### Selection:
↓↓↓
There are a number of financial instruments that have been developed mainly for day trading. These include binary options (digital options), CFD certificates and forex certificates. You will need to open an account with a special broker for Forex trading if you want to trade forex. If you want to trade binary options or CFD:s you need an account with a broker that specializes in the instrument you want to trade.
Stocks, Mutual funds and ETF:s are the best options if you want to invest long term. Blue chip and dividend stocks are especially good choices. It is best to avoid penny stocks.
Investing in mutual funds
In a mutual fund, the money from the investors is pooled and used to invest together, e.g. buy and sell company shares in various companies. Investing in a mutual fund can help the investor benefit from economy of scale, diversification and professional management, but also comes with costs and a notable loss of control.
Mutual funds are very common in the United States and Canada, but also exist in some other countries. There are also countries that have similar, but not identical solutions available, e.g. the SICAV in parts of Europe and the OEIC in the United Kingdom.
Mutual funds are typically labelled based on their principal investment, e.g. equity funds, money market funds, and fixed income funds. There are also hybrid funds.
Before you invest, it is important to decide if you want to invest in an open-ended fund, a closed-end fund, or a unit investment trust.
Hedge funds and exchange-traded funds are not mutual funds.
Investing in Exchange Traded Funds (ETF)
An exchange-traded fund (ETF) is a type of investment fund that is also an exchange-traded product. While parts of a mutual fund are sold directly from the issuer to each buyer, you can buy parts of an ETF from owners, at the stock exchange where the ETF is listed.
Examples of famous ETF issuers are BlackRock iShares, The Vanguard Group, State Street Global Advisors, Invesco, and the Charles Schwab Corporation.

Investing in a SICAV
A SICAV is a collective investment scheme common in certain parts of Europe. The name SICAV is derived from the French language. It is an acronym for Société d’investissement à capital variable, which roughly means investment company with variable capital. A SICAV is fairly similar to a United States open-ended mutual fund. (A United States closed-end fund is instead more similar to a SICAF: Société d’investissement à capital fixe.) Examples of countries where SICAV:s are a common type of investment are France, Belgium, Luxembourg, Switzerland, the Czech Republic, Italy, Spain, and Malta. It is important that you check the rules pertaining to the applicable jurisdiction, because they are not the same in every country where SICAV exist, even though SICAV:s are now being cross-border marketed within the European Union under the UCITS directive.
Investing in an OEIC
The open-ended investment company (OEIC) is a common type of investment in the United Kingdom, where it is regulated by the Open-Ended Investment Company Regulations 2001.
An alternative name for the same thing is investment company with variable capital (ICVC).
Since the OEIC is open-ended, new shares will be created each time someone wants to invest in the investment company. The company will also redeem shares as requested by shareholders.
OEICs are similar to SICAVs and United States open-ended mutual funds.
Umbrella OEIC
An umbrella OEIC is an OEIC that holds various sub-funds. Each sub-fund has its own investment goal and direction. There might for instance be one sub-fund that invests in mid-sized British companies, another sub-fund that invests within the European Union, and so on.
↑↑↑
### Stored records:
↓↓↓
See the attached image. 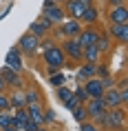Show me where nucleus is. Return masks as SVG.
Masks as SVG:
<instances>
[{"mask_svg": "<svg viewBox=\"0 0 128 131\" xmlns=\"http://www.w3.org/2000/svg\"><path fill=\"white\" fill-rule=\"evenodd\" d=\"M95 124L99 129H108L115 131L119 127H126V107H115V109H108L104 116H99L95 120Z\"/></svg>", "mask_w": 128, "mask_h": 131, "instance_id": "obj_1", "label": "nucleus"}, {"mask_svg": "<svg viewBox=\"0 0 128 131\" xmlns=\"http://www.w3.org/2000/svg\"><path fill=\"white\" fill-rule=\"evenodd\" d=\"M42 62L47 64V71H55V69H64L66 67V56L62 51V47L58 42L49 45L42 49Z\"/></svg>", "mask_w": 128, "mask_h": 131, "instance_id": "obj_2", "label": "nucleus"}, {"mask_svg": "<svg viewBox=\"0 0 128 131\" xmlns=\"http://www.w3.org/2000/svg\"><path fill=\"white\" fill-rule=\"evenodd\" d=\"M42 18H47L53 27H58V25H62L66 20V14H64L62 5H53V2L44 0V5H42Z\"/></svg>", "mask_w": 128, "mask_h": 131, "instance_id": "obj_3", "label": "nucleus"}, {"mask_svg": "<svg viewBox=\"0 0 128 131\" xmlns=\"http://www.w3.org/2000/svg\"><path fill=\"white\" fill-rule=\"evenodd\" d=\"M16 47L22 51V56H27V58H35V53L40 51V38H35L33 34H22L20 40H18V45Z\"/></svg>", "mask_w": 128, "mask_h": 131, "instance_id": "obj_4", "label": "nucleus"}, {"mask_svg": "<svg viewBox=\"0 0 128 131\" xmlns=\"http://www.w3.org/2000/svg\"><path fill=\"white\" fill-rule=\"evenodd\" d=\"M62 51H64V56H66V62H82V45H80V40L77 38H64L62 40Z\"/></svg>", "mask_w": 128, "mask_h": 131, "instance_id": "obj_5", "label": "nucleus"}, {"mask_svg": "<svg viewBox=\"0 0 128 131\" xmlns=\"http://www.w3.org/2000/svg\"><path fill=\"white\" fill-rule=\"evenodd\" d=\"M84 107H86V116H88V120H97L99 116H104L108 111V107H106V102L102 100V98H88L86 102H84Z\"/></svg>", "mask_w": 128, "mask_h": 131, "instance_id": "obj_6", "label": "nucleus"}, {"mask_svg": "<svg viewBox=\"0 0 128 131\" xmlns=\"http://www.w3.org/2000/svg\"><path fill=\"white\" fill-rule=\"evenodd\" d=\"M82 25L80 20H75V18H66V20L62 22V25H58V36H62V38H77L82 31Z\"/></svg>", "mask_w": 128, "mask_h": 131, "instance_id": "obj_7", "label": "nucleus"}, {"mask_svg": "<svg viewBox=\"0 0 128 131\" xmlns=\"http://www.w3.org/2000/svg\"><path fill=\"white\" fill-rule=\"evenodd\" d=\"M0 76H2V80L7 82L9 89H24V76H22L20 71H13V69H9V67H2V69H0Z\"/></svg>", "mask_w": 128, "mask_h": 131, "instance_id": "obj_8", "label": "nucleus"}, {"mask_svg": "<svg viewBox=\"0 0 128 131\" xmlns=\"http://www.w3.org/2000/svg\"><path fill=\"white\" fill-rule=\"evenodd\" d=\"M106 20H108V25H128V7H126V5L108 7Z\"/></svg>", "mask_w": 128, "mask_h": 131, "instance_id": "obj_9", "label": "nucleus"}, {"mask_svg": "<svg viewBox=\"0 0 128 131\" xmlns=\"http://www.w3.org/2000/svg\"><path fill=\"white\" fill-rule=\"evenodd\" d=\"M99 29H97V25H88V27H82L80 36H77V40H80L82 47H91V45H97V40H99Z\"/></svg>", "mask_w": 128, "mask_h": 131, "instance_id": "obj_10", "label": "nucleus"}, {"mask_svg": "<svg viewBox=\"0 0 128 131\" xmlns=\"http://www.w3.org/2000/svg\"><path fill=\"white\" fill-rule=\"evenodd\" d=\"M5 67H9V69H13V71H20L22 73V69H24V60H22V51L18 47H11L7 51V56H5Z\"/></svg>", "mask_w": 128, "mask_h": 131, "instance_id": "obj_11", "label": "nucleus"}, {"mask_svg": "<svg viewBox=\"0 0 128 131\" xmlns=\"http://www.w3.org/2000/svg\"><path fill=\"white\" fill-rule=\"evenodd\" d=\"M51 29H53V25H51L47 18H42V16H40L35 22L29 25V34H33L35 38H40V40H42V38H47V36L51 34Z\"/></svg>", "mask_w": 128, "mask_h": 131, "instance_id": "obj_12", "label": "nucleus"}, {"mask_svg": "<svg viewBox=\"0 0 128 131\" xmlns=\"http://www.w3.org/2000/svg\"><path fill=\"white\" fill-rule=\"evenodd\" d=\"M108 36H110V40L117 42V45H126L128 42V25H108Z\"/></svg>", "mask_w": 128, "mask_h": 131, "instance_id": "obj_13", "label": "nucleus"}, {"mask_svg": "<svg viewBox=\"0 0 128 131\" xmlns=\"http://www.w3.org/2000/svg\"><path fill=\"white\" fill-rule=\"evenodd\" d=\"M82 87H84V91H86V96L88 98H102L104 96V84H102V80L97 76H93V78H88L86 82H82Z\"/></svg>", "mask_w": 128, "mask_h": 131, "instance_id": "obj_14", "label": "nucleus"}, {"mask_svg": "<svg viewBox=\"0 0 128 131\" xmlns=\"http://www.w3.org/2000/svg\"><path fill=\"white\" fill-rule=\"evenodd\" d=\"M99 7H97V5H88L86 9H84V11H82V16H80V22L82 25H84V27H88V25H97V22H99Z\"/></svg>", "mask_w": 128, "mask_h": 131, "instance_id": "obj_15", "label": "nucleus"}, {"mask_svg": "<svg viewBox=\"0 0 128 131\" xmlns=\"http://www.w3.org/2000/svg\"><path fill=\"white\" fill-rule=\"evenodd\" d=\"M102 100L106 102L108 109H115V107H126V104L121 102V96H119V89H117V87L106 89V91H104V96H102Z\"/></svg>", "mask_w": 128, "mask_h": 131, "instance_id": "obj_16", "label": "nucleus"}, {"mask_svg": "<svg viewBox=\"0 0 128 131\" xmlns=\"http://www.w3.org/2000/svg\"><path fill=\"white\" fill-rule=\"evenodd\" d=\"M27 113H29V120L33 124H38V127H47V122H44V107L40 104H29L27 107Z\"/></svg>", "mask_w": 128, "mask_h": 131, "instance_id": "obj_17", "label": "nucleus"}, {"mask_svg": "<svg viewBox=\"0 0 128 131\" xmlns=\"http://www.w3.org/2000/svg\"><path fill=\"white\" fill-rule=\"evenodd\" d=\"M95 76V64H91V62H82V64H77V69H75V80H77V84L86 82L88 78Z\"/></svg>", "mask_w": 128, "mask_h": 131, "instance_id": "obj_18", "label": "nucleus"}, {"mask_svg": "<svg viewBox=\"0 0 128 131\" xmlns=\"http://www.w3.org/2000/svg\"><path fill=\"white\" fill-rule=\"evenodd\" d=\"M102 60V53L97 45H91V47H84L82 49V62H91V64H97Z\"/></svg>", "mask_w": 128, "mask_h": 131, "instance_id": "obj_19", "label": "nucleus"}, {"mask_svg": "<svg viewBox=\"0 0 128 131\" xmlns=\"http://www.w3.org/2000/svg\"><path fill=\"white\" fill-rule=\"evenodd\" d=\"M9 104H11V111L13 109H24V107H27V102H24V91L13 89L9 93Z\"/></svg>", "mask_w": 128, "mask_h": 131, "instance_id": "obj_20", "label": "nucleus"}, {"mask_svg": "<svg viewBox=\"0 0 128 131\" xmlns=\"http://www.w3.org/2000/svg\"><path fill=\"white\" fill-rule=\"evenodd\" d=\"M24 91V102H27V107L29 104H40L42 102V93H40V89L38 87H29V89H22Z\"/></svg>", "mask_w": 128, "mask_h": 131, "instance_id": "obj_21", "label": "nucleus"}, {"mask_svg": "<svg viewBox=\"0 0 128 131\" xmlns=\"http://www.w3.org/2000/svg\"><path fill=\"white\" fill-rule=\"evenodd\" d=\"M27 122H29L27 107H24V109H13V127H16V129H18V131H22Z\"/></svg>", "mask_w": 128, "mask_h": 131, "instance_id": "obj_22", "label": "nucleus"}, {"mask_svg": "<svg viewBox=\"0 0 128 131\" xmlns=\"http://www.w3.org/2000/svg\"><path fill=\"white\" fill-rule=\"evenodd\" d=\"M64 80H66V76L62 73V69L49 71V84H51L53 89H58V87H62V84H64Z\"/></svg>", "mask_w": 128, "mask_h": 131, "instance_id": "obj_23", "label": "nucleus"}, {"mask_svg": "<svg viewBox=\"0 0 128 131\" xmlns=\"http://www.w3.org/2000/svg\"><path fill=\"white\" fill-rule=\"evenodd\" d=\"M110 47H113L110 36L102 31V34H99V40H97V49H99V53H108V51H110Z\"/></svg>", "mask_w": 128, "mask_h": 131, "instance_id": "obj_24", "label": "nucleus"}, {"mask_svg": "<svg viewBox=\"0 0 128 131\" xmlns=\"http://www.w3.org/2000/svg\"><path fill=\"white\" fill-rule=\"evenodd\" d=\"M71 113H73L75 122H84V120H88V116H86V107H84V104H75L73 109H71Z\"/></svg>", "mask_w": 128, "mask_h": 131, "instance_id": "obj_25", "label": "nucleus"}, {"mask_svg": "<svg viewBox=\"0 0 128 131\" xmlns=\"http://www.w3.org/2000/svg\"><path fill=\"white\" fill-rule=\"evenodd\" d=\"M71 96H73V91H71V89H66L64 84L55 89V98H58L60 102H66V100H68V98H71Z\"/></svg>", "mask_w": 128, "mask_h": 131, "instance_id": "obj_26", "label": "nucleus"}, {"mask_svg": "<svg viewBox=\"0 0 128 131\" xmlns=\"http://www.w3.org/2000/svg\"><path fill=\"white\" fill-rule=\"evenodd\" d=\"M11 124H13V113H9V111H0V129L11 127Z\"/></svg>", "mask_w": 128, "mask_h": 131, "instance_id": "obj_27", "label": "nucleus"}, {"mask_svg": "<svg viewBox=\"0 0 128 131\" xmlns=\"http://www.w3.org/2000/svg\"><path fill=\"white\" fill-rule=\"evenodd\" d=\"M80 124V131H102L93 120H84V122H77Z\"/></svg>", "mask_w": 128, "mask_h": 131, "instance_id": "obj_28", "label": "nucleus"}, {"mask_svg": "<svg viewBox=\"0 0 128 131\" xmlns=\"http://www.w3.org/2000/svg\"><path fill=\"white\" fill-rule=\"evenodd\" d=\"M73 96L77 98V102H82V104L88 100V96H86V91H84V87H82V84H77V89L73 91Z\"/></svg>", "mask_w": 128, "mask_h": 131, "instance_id": "obj_29", "label": "nucleus"}, {"mask_svg": "<svg viewBox=\"0 0 128 131\" xmlns=\"http://www.w3.org/2000/svg\"><path fill=\"white\" fill-rule=\"evenodd\" d=\"M0 111H11V104H9V96L5 91H0Z\"/></svg>", "mask_w": 128, "mask_h": 131, "instance_id": "obj_30", "label": "nucleus"}, {"mask_svg": "<svg viewBox=\"0 0 128 131\" xmlns=\"http://www.w3.org/2000/svg\"><path fill=\"white\" fill-rule=\"evenodd\" d=\"M55 120H58V118H55V111L47 107V109H44V122H47V124H51V122H55Z\"/></svg>", "mask_w": 128, "mask_h": 131, "instance_id": "obj_31", "label": "nucleus"}, {"mask_svg": "<svg viewBox=\"0 0 128 131\" xmlns=\"http://www.w3.org/2000/svg\"><path fill=\"white\" fill-rule=\"evenodd\" d=\"M108 7H115V5H126V0H106Z\"/></svg>", "mask_w": 128, "mask_h": 131, "instance_id": "obj_32", "label": "nucleus"}, {"mask_svg": "<svg viewBox=\"0 0 128 131\" xmlns=\"http://www.w3.org/2000/svg\"><path fill=\"white\" fill-rule=\"evenodd\" d=\"M9 87H7V82H5V80H2V76H0V91H7Z\"/></svg>", "mask_w": 128, "mask_h": 131, "instance_id": "obj_33", "label": "nucleus"}, {"mask_svg": "<svg viewBox=\"0 0 128 131\" xmlns=\"http://www.w3.org/2000/svg\"><path fill=\"white\" fill-rule=\"evenodd\" d=\"M0 131H18V129H16L13 124H11V127H5V129H0Z\"/></svg>", "mask_w": 128, "mask_h": 131, "instance_id": "obj_34", "label": "nucleus"}, {"mask_svg": "<svg viewBox=\"0 0 128 131\" xmlns=\"http://www.w3.org/2000/svg\"><path fill=\"white\" fill-rule=\"evenodd\" d=\"M49 2H53V5H62L64 0H49Z\"/></svg>", "mask_w": 128, "mask_h": 131, "instance_id": "obj_35", "label": "nucleus"}, {"mask_svg": "<svg viewBox=\"0 0 128 131\" xmlns=\"http://www.w3.org/2000/svg\"><path fill=\"white\" fill-rule=\"evenodd\" d=\"M35 131H49L47 127H35Z\"/></svg>", "mask_w": 128, "mask_h": 131, "instance_id": "obj_36", "label": "nucleus"}, {"mask_svg": "<svg viewBox=\"0 0 128 131\" xmlns=\"http://www.w3.org/2000/svg\"><path fill=\"white\" fill-rule=\"evenodd\" d=\"M115 131H126V127H119V129H115Z\"/></svg>", "mask_w": 128, "mask_h": 131, "instance_id": "obj_37", "label": "nucleus"}]
</instances>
↑↑↑
### Objective:
Continue the text on investment funds from where it stops, picking up after its final sentence.

### Result:
Benefits and Drawbacks of Trading vs. Investing
Trading and investing are two different approaches to growing wealth in financial markets. While both involve buying and selling assets, trading focuses on more short-term price movements, whereas investing is a longer-term strategy aimed at wealth accumulation over time. Each approach has its own advantages and disadvantages, making it essential to understand their differences before deciding which suits your financial goals.
Benefits of Trading
1. Faster Profit Potential
Traders can capitalize on short-term price movements and make profits within minutes, hours, or days. Unlike investing, where returns tend to be built over years, trading provides opportunities for quick gains through strategies like scalping, day trading, and swing trading.
2. Flexibility in Different Market Conditions
Trading allows participants to make money in both rising and falling markets. By using short-selling strategies, traders can profit even when asset prices decline, making it more adaptable to market volatility.
3. Higher Liquidity
Traders operate in highly liquid markets such as forex and stocks, where assets can be quickly bought and sold. This liquidity ensures that traders can enter and exit positions with ease, reducing the risk of being stuck with an asset.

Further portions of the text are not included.